Calico: Assigned ipBlocks are not released

Created on 9 Jul 2019 · 21Comments · Source: projectcalico/calico

Assigned blocks of IP addresses (etcd location /calico/ipam/v2/assignment/ipv4/block/<ip-block>) are not released even if those are not assigned to nodes.

Expected Behavior

When there are no blocks, assigned to nodes (block is not assigned to any node at /calico/ipam/v2/host/<host>/<block>), I expect them to be released from /calico/ipam/v2/assignment/ipv4/block/<ip-block>.

Current Behavior

A bunch of blocks, not assigned to nodes, are still kept in assignments.

Possible Solution

When the block is not assigned to the host - release it from assignments.

Steps to Reproduce (for bugs)

Create Kubernetes cluster with calico as cni plugin.
Create a bunch of deployments/replicasets/jobs, which will then create enough number of pods to have as many blocks assigned to hosts as possible. For this, we can set up small ipam size (e.g. /27) with small subnet size (e.g. /29).

Context

In the old cluster with ipam network size /18 and subnet block size /26 (default) we got into a situation, where there were 16 subnets, assigned to hosts(/calico/ipam/v2/host/<host>/<block>), but ~240 subnets in assignments (/calico/ipam/v2/assignment/). That lead is into the issue like

  Warning  FailedCreatePodSandBox  11m (x815 over 44h)    kubelet, worker-x53vn-7f9964b764-2rlb6  (combined from similar events): Failed create pod sandbox: rpc error: code = Unknown desc = failed to set up sandbox container "495cffc4ae7e0e717a62ca01f8249a42928997e9d37e604e2bf2440d108ff0f4" network for pod "test-report-service-7c7f8486bd-qkbl8": NetworkPlugin cni failed to set up pod "test-report-service-7c7f8486bd-qkbl8_default" network: failed to request 1 IPv4 addresses. IPAM allocated only 0

After manual cleaning etcd of all the subnets, which were not assigned to hosts, issues were resolved. E.g.

# get ipblocks, marked as assigned
etcdctl get /calico/ipam/v2/assignment/ipv4/block --prefix --keys-only | grep block | awk -F "/" '{print $NF}' > assigned-by-blocks
# get ipblocks, actually used by nodes
etcdctl get /calico/ipam/v2/host/ --prefix --keys-only | grep block | awk -F "/" '{print $NF}' > assigned-by-nodes
# delete intersection from lists above
for block in `grep -Fvf assigned-by-hosts assigned-by-blocks`; do etcdctl del /calico/ipam/v2/assignment/ipv4/block/${block}; done

Your Environment

Calico version: 3.7.2
Orchestrator version (e.g. kubernetes, mesos, rkt): Kubernetes 1.14.3
Operating System and version: CoreOS 2191.0.0
Link to your project (optional):

kinbug

Source

corest

👍7

All 21 comments

Are you running calico-kube-controllers?

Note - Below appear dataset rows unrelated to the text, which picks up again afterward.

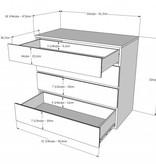 Nexera 4-Drawer Chest, White, Blvd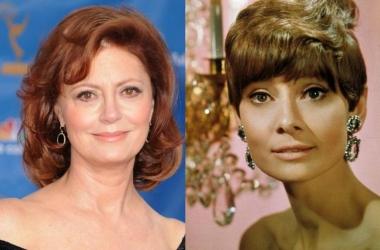 Антивозрастной макияж: пример Сьюзен Сарандон и Одри Хэпберн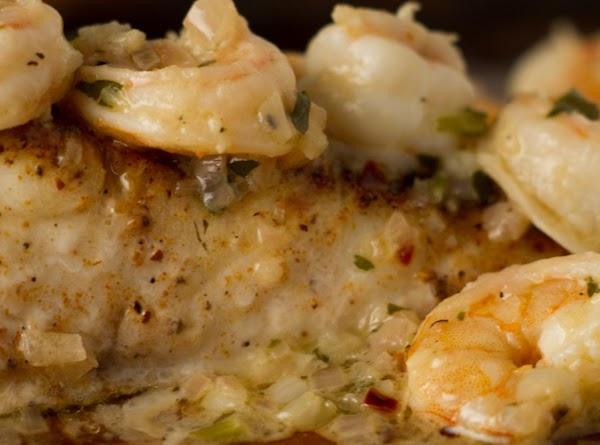 Orange Baked Fish And Shrimp Recipe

That's supposed to clean up blocks when the node is deleted.

fasaxc on 9 Jul 2019

@fasaxc yes, we are running kube-controller. And it didn't cleanup ipBlocks

corest on 9 Jul 2019

Hmm, maybe we're missing that logic for etcd mode. Looks like it might have been added to Kubernetes datastore mode only.

fasaxc on 9 Jul 2019

We clean up IPAM blocks in etcd mode as well, but through the standard node deletion process.

Do you see non-existent nodes hanging around? calicoctl get nodes should only show real nodes that haven't been torn down.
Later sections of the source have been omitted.